• **TRY IT**: Starting at the line with "family: Bovidae", retype each line exactly up to and including the final line of the records below.

**** DATA EXCERPTS

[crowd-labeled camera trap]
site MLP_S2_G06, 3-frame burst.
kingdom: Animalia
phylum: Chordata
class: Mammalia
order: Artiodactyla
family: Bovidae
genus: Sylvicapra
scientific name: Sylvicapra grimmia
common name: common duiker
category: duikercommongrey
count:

********

• **RESPONSE AREA**:
family: Bovidae
genus: Sylvicapra
scientific name: Sylvicapra grimmia
common name: common duiker
category: duikercommongrey
count:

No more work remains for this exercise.